Le gouvernement répète que les sanctions seront quintuplées pour les maires récalcitrants. Mais cela ne concerne que la pénalité des maires faisant l’objet d’un constat de carence, quand les préfets veulent bien les établir. En revanche, le prélèvement par HLM manquant, qui s’applique à toutes les communes en retard, reste au même niveau, ridiculement bas de 150 euros. Pendant que les communes avec beaucoup de HLM subissent des dépenses importantes, les communes égoïstes ne paient rien ou presque pour compenser leur manque de HLM. Ce prélèvement doit être au moins doublé.

3) Généraliser des quotas de HLM à davantage de villes : plus on est de fous, plus on rit !
La loi SRU concerne les communes de plus de 3500 habitants au sein d’une agglomération de plus de 50 000 habitants. Ce seuil doit être abaissé de 3500 à 1500 habitants (comme c’est le cas en Île-de-France), car il s’agit bien là de communes urbaines, dont une partie des habitants ont besoin eux aussi de loyers accessibles. Les hasards des découpages administratifs ne doivent pas exonérer les petites communes urbaines de la solidarité nationale.

4) Mobiliser les logements privés : quand y’en a plus il y en a encore !
Les communes en retard sur la loi SRU prétendent qu’elles n’ont pas de terrain. Mais elles peuvent louer des logements privés, et les mettre à disposition de ménages modestes avec des loyers accessibles, en payant la différence. C’est ce qu’on appelle « l’intermédiation locative », et cette solution innovante permettrait à ces communes de reloger elles aussi les ménages jugés prioritaires au titre du DALO (droit au logement opposable). Sans cela, ces ménages précaires sont renvoyés soit à la rue soit dans les villes qui ont le plus de logements sociaux, où se concentrent les difficultés sociales. En conclusion, la ministre est sur la bonne voie mais doit passer la seconde car à ce train là on sera encore à quai à la fin du quinquennat !

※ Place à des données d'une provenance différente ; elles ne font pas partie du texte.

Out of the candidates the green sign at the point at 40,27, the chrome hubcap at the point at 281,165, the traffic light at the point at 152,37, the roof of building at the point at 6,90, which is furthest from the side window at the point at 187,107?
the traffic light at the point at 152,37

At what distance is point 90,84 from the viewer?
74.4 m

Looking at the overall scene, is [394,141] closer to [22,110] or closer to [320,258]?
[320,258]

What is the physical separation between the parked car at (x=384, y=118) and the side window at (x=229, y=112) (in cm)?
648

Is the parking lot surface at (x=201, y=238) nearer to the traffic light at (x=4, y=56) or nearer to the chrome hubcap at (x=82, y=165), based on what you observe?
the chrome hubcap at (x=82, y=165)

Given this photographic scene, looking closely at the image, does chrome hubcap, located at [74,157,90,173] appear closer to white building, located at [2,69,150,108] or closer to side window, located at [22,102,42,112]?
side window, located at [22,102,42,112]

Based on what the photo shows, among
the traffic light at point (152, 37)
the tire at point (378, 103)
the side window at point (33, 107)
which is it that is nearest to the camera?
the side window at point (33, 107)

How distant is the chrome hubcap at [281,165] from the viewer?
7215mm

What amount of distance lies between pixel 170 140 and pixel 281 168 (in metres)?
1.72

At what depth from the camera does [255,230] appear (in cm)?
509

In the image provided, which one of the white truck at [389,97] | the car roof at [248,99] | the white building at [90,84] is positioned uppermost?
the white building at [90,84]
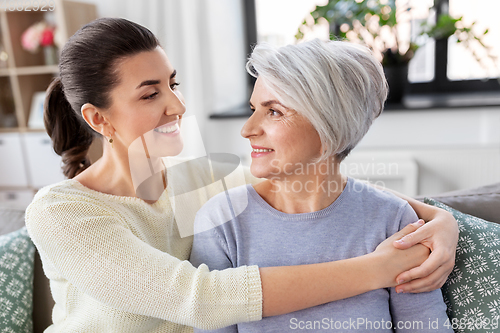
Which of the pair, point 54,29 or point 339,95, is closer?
point 339,95

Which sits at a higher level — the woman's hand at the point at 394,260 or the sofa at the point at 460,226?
the woman's hand at the point at 394,260

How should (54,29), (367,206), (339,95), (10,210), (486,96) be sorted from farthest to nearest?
1. (54,29)
2. (486,96)
3. (10,210)
4. (367,206)
5. (339,95)

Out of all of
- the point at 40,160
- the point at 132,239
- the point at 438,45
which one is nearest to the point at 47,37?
the point at 40,160

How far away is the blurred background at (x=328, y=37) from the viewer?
253 cm

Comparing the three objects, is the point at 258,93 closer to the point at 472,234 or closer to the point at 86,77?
the point at 86,77

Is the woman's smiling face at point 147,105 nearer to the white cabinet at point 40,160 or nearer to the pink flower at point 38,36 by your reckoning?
the white cabinet at point 40,160

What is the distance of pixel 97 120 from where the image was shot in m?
1.20

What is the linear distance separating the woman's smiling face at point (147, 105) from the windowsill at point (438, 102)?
158 centimetres

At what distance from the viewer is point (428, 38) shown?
263cm

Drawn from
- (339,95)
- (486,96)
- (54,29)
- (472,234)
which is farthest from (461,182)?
(54,29)

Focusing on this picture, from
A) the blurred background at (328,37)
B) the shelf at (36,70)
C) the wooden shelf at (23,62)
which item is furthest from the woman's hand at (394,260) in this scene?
the shelf at (36,70)

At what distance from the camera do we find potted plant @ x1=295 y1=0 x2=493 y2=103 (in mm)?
2523

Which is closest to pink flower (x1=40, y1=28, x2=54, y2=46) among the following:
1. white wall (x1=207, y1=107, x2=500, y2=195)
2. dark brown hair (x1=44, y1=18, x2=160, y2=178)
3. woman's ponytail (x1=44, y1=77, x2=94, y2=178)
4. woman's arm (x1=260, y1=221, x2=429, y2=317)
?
woman's ponytail (x1=44, y1=77, x2=94, y2=178)

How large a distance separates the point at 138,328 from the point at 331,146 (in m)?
0.69
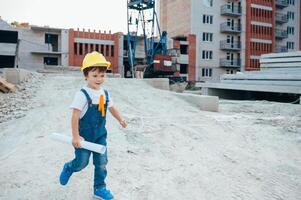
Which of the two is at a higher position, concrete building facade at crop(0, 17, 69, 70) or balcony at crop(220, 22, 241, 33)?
balcony at crop(220, 22, 241, 33)

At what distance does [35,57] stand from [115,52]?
357 inches

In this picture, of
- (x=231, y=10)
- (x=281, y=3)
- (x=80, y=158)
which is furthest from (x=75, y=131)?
(x=281, y=3)

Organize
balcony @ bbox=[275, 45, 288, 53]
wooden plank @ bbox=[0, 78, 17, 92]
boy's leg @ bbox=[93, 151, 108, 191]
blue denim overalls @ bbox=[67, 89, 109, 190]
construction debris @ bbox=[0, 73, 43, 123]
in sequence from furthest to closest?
balcony @ bbox=[275, 45, 288, 53], wooden plank @ bbox=[0, 78, 17, 92], construction debris @ bbox=[0, 73, 43, 123], boy's leg @ bbox=[93, 151, 108, 191], blue denim overalls @ bbox=[67, 89, 109, 190]

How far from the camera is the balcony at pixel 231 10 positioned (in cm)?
4600

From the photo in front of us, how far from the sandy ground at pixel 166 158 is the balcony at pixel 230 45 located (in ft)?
122

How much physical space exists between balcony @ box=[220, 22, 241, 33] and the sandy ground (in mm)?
37944

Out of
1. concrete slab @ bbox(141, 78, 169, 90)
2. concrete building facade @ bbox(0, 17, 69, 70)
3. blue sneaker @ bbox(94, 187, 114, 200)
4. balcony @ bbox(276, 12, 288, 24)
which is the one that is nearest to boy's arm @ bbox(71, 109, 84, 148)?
blue sneaker @ bbox(94, 187, 114, 200)

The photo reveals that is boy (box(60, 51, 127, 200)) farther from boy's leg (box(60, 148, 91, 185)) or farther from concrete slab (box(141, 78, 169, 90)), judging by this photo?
concrete slab (box(141, 78, 169, 90))

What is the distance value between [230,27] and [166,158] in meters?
44.0

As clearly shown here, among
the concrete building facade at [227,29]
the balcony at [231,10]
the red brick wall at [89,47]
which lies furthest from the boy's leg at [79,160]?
the balcony at [231,10]

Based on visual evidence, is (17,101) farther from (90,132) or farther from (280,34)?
(280,34)

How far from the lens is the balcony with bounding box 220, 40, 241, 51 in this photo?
151 ft

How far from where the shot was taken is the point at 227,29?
46125 millimetres

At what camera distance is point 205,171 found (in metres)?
5.04
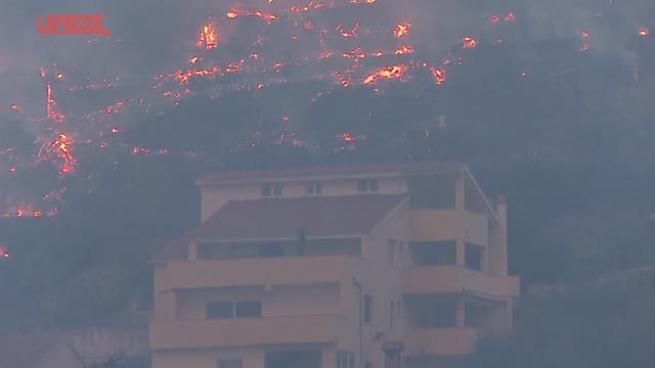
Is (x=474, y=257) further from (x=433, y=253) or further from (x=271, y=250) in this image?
(x=271, y=250)

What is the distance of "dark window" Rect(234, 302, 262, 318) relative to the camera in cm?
6325

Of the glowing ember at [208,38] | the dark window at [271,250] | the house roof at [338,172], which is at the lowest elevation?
the dark window at [271,250]

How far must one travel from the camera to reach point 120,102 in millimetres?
103125

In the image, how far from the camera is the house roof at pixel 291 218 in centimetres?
6494

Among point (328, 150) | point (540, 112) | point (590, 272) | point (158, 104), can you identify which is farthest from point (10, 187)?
point (590, 272)

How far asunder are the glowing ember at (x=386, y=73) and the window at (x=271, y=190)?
2897 centimetres

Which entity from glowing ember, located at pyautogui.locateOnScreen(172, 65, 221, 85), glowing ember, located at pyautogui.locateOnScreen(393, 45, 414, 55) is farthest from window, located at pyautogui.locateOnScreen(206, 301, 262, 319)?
glowing ember, located at pyautogui.locateOnScreen(393, 45, 414, 55)

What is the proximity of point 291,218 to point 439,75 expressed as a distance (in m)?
32.2

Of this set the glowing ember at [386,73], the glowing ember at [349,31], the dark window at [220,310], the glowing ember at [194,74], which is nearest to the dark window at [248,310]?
the dark window at [220,310]

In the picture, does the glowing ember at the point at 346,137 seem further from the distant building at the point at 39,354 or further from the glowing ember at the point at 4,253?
the distant building at the point at 39,354

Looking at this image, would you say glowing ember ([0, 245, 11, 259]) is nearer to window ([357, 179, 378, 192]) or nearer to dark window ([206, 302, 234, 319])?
window ([357, 179, 378, 192])

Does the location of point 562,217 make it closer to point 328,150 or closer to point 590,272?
point 590,272

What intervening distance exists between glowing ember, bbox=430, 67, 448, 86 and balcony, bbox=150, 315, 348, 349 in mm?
36248

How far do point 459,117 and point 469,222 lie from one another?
2589 cm
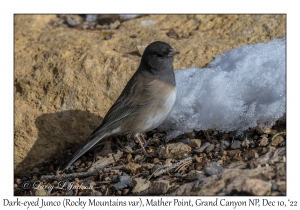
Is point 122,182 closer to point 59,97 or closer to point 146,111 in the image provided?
point 146,111

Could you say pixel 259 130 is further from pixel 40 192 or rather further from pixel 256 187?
pixel 40 192

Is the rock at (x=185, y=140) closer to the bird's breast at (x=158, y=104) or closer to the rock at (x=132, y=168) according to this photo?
the bird's breast at (x=158, y=104)

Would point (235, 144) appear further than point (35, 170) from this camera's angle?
No

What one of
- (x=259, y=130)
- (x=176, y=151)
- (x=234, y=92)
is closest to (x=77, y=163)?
(x=176, y=151)

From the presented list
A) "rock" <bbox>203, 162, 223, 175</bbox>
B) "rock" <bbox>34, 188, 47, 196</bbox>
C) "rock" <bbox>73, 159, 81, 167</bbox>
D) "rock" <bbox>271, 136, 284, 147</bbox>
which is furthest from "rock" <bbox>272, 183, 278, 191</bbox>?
"rock" <bbox>73, 159, 81, 167</bbox>

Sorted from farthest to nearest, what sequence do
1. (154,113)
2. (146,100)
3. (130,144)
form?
(130,144) → (146,100) → (154,113)

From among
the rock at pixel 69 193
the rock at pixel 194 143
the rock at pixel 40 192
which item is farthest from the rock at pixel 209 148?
the rock at pixel 40 192

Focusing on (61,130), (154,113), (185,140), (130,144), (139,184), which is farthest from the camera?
(61,130)
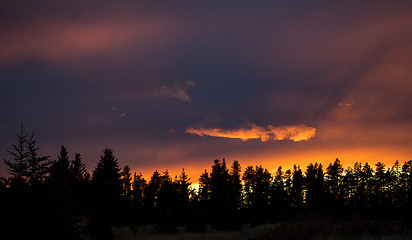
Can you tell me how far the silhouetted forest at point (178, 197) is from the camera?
13367 mm

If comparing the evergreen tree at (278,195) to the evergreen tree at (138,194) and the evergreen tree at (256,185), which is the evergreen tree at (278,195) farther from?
the evergreen tree at (138,194)

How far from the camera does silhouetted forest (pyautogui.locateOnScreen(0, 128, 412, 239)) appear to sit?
43.9ft

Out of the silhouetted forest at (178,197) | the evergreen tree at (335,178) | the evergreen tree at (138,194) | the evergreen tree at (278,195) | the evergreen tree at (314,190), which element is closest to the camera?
the silhouetted forest at (178,197)

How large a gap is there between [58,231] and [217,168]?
206 feet

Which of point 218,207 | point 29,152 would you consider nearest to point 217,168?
point 218,207

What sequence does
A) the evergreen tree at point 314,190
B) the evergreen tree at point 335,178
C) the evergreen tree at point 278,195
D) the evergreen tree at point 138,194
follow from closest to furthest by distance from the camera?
1. the evergreen tree at point 138,194
2. the evergreen tree at point 278,195
3. the evergreen tree at point 314,190
4. the evergreen tree at point 335,178

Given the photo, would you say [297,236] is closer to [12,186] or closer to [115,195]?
[12,186]

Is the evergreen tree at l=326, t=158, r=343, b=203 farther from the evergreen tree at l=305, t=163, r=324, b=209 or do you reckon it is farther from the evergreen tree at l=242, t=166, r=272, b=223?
Result: the evergreen tree at l=242, t=166, r=272, b=223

Il faudra aussi s’attaquer aux autres chantiers brûlants :
- un vrai encadrement des loyers, seul moyen d’enrayer l’accaparement du pouvoir d’achat des jeunes et des précaires par les rentiers
- l’application de la loi de réquisition, pour loger dans l’urgence et dissuader la vacance
- l’encadrement des agences immobilières

Bref, si le changement n’était pas juste un slogan de campagne, il y a du pain sur la planche.